- [REQUIREMENTS]
In the entries that follow, identify the line containing "Between (1) the" and return it together with all later lines, exactly as they appear.

Scene-based reasoning records
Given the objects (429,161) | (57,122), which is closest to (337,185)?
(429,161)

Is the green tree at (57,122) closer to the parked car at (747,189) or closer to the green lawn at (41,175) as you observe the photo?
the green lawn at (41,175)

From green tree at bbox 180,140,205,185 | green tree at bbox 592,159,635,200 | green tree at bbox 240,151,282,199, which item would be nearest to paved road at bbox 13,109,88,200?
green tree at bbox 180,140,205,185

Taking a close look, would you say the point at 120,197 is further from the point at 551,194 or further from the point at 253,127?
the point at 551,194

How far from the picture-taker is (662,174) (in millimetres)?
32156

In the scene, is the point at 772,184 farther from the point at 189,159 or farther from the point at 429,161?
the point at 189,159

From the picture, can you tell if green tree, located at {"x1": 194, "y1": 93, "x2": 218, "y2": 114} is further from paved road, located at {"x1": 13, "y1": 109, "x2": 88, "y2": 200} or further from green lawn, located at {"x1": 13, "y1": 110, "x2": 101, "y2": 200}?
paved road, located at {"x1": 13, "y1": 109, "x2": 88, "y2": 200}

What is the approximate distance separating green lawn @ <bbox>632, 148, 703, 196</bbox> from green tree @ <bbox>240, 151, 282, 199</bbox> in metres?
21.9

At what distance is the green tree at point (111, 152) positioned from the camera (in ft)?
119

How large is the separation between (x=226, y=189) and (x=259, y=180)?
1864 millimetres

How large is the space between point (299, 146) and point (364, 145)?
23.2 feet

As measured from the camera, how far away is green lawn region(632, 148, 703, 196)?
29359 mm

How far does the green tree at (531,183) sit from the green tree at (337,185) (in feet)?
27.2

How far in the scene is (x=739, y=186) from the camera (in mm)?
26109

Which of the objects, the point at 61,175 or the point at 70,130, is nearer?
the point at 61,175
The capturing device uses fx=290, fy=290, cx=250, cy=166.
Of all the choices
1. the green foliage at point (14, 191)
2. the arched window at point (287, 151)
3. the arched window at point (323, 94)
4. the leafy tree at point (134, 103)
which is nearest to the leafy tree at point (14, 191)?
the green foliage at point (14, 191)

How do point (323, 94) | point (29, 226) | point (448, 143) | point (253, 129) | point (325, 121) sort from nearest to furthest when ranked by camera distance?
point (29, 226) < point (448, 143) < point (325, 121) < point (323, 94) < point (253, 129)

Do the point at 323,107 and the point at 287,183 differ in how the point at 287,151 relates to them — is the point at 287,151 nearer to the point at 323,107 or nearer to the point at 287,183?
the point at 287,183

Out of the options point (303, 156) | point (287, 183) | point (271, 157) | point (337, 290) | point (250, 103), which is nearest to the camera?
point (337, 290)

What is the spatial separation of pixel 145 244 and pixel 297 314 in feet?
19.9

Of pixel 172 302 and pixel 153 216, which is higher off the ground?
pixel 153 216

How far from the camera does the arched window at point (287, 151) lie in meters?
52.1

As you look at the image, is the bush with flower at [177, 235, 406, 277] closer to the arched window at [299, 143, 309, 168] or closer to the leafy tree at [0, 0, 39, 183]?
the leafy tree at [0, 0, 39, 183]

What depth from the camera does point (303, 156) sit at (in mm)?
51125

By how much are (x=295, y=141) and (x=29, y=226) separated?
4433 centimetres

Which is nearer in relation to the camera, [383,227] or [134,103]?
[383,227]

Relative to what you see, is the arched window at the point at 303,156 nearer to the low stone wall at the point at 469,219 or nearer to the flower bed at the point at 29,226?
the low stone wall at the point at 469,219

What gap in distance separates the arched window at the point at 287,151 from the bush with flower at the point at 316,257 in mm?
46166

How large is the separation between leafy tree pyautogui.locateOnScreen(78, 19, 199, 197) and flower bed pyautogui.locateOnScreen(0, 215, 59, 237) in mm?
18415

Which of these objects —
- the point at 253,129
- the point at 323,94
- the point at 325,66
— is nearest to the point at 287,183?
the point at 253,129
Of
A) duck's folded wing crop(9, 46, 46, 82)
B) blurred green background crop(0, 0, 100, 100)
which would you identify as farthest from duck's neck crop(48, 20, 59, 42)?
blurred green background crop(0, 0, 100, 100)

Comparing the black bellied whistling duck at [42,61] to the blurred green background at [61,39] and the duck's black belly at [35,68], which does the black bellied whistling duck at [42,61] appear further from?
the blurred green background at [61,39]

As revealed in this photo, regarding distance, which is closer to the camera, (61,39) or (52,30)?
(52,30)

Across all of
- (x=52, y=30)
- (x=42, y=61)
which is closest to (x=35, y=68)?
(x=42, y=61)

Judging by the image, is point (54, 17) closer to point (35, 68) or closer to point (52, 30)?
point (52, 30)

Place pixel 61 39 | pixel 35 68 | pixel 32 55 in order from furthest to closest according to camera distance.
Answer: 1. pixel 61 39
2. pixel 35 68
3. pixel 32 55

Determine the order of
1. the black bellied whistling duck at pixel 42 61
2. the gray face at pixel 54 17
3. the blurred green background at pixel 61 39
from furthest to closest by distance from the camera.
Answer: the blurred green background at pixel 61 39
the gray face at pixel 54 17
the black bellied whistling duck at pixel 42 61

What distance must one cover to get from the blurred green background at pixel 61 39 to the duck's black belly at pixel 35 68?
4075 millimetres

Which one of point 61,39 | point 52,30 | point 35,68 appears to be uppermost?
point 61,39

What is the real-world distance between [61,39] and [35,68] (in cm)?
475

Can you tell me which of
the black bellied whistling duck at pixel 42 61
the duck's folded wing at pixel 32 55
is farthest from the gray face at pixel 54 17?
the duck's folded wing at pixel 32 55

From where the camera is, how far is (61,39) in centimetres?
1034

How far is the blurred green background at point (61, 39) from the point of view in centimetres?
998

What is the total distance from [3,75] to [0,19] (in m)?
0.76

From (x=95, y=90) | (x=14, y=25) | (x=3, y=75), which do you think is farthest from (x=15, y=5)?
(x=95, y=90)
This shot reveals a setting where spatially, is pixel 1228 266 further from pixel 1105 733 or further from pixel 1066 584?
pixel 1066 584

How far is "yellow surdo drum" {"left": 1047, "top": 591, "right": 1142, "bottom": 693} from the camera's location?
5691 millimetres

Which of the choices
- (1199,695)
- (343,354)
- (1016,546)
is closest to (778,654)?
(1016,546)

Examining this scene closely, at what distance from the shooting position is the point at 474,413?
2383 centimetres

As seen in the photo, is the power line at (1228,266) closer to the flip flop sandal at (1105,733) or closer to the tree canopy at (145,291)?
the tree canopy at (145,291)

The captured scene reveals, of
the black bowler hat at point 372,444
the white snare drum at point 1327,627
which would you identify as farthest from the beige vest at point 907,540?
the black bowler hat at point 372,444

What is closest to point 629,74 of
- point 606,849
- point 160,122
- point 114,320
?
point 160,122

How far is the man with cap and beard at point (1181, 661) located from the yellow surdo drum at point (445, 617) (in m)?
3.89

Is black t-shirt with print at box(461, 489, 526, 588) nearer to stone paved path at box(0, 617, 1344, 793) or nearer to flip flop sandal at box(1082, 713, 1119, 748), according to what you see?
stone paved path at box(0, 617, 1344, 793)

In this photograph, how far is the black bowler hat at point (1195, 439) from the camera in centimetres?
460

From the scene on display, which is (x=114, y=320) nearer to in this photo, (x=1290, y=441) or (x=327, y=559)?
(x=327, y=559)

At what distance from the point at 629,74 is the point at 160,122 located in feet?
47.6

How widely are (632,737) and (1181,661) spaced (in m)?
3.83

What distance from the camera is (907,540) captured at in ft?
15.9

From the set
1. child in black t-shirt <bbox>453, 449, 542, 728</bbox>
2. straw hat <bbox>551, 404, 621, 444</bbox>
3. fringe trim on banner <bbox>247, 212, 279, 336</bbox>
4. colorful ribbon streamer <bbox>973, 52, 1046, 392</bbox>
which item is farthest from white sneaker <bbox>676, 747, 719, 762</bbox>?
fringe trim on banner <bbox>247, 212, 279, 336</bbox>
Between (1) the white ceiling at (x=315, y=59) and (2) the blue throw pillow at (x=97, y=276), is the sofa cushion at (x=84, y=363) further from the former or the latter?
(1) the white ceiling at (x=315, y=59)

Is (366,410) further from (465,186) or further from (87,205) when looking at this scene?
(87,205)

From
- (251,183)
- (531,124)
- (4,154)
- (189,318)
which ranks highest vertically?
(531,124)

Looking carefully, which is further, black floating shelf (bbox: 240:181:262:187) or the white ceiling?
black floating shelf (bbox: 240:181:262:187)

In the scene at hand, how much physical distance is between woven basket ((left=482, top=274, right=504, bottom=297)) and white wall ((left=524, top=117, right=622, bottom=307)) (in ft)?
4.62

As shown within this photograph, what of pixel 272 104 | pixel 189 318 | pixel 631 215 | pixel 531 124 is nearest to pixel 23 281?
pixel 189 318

- [ANSWER TO THE PROBLEM]
Between (1) the white ceiling at (x=315, y=59) and (2) the blue throw pillow at (x=97, y=276), is the sofa cushion at (x=84, y=363) further from the former or the latter?
(1) the white ceiling at (x=315, y=59)

Is (366,410) further from (465,186) or further from (87,205) when looking at this scene?
(87,205)

From
- (251,183)
- (531,124)
- (4,154)
- (189,318)
which ranks highest vertically?
(531,124)

Looking carefully, which is further, black floating shelf (bbox: 240:181:262:187) or the white ceiling?
black floating shelf (bbox: 240:181:262:187)

In the scene at hand, how much physical distance is between woven basket ((left=482, top=274, right=504, bottom=297)) and white wall ((left=524, top=117, right=622, bottom=307)) (in ft)?
4.62

As shown within this photograph, what of pixel 272 104 | pixel 189 318 | pixel 631 215 | pixel 531 124 is nearest to pixel 23 281?
pixel 189 318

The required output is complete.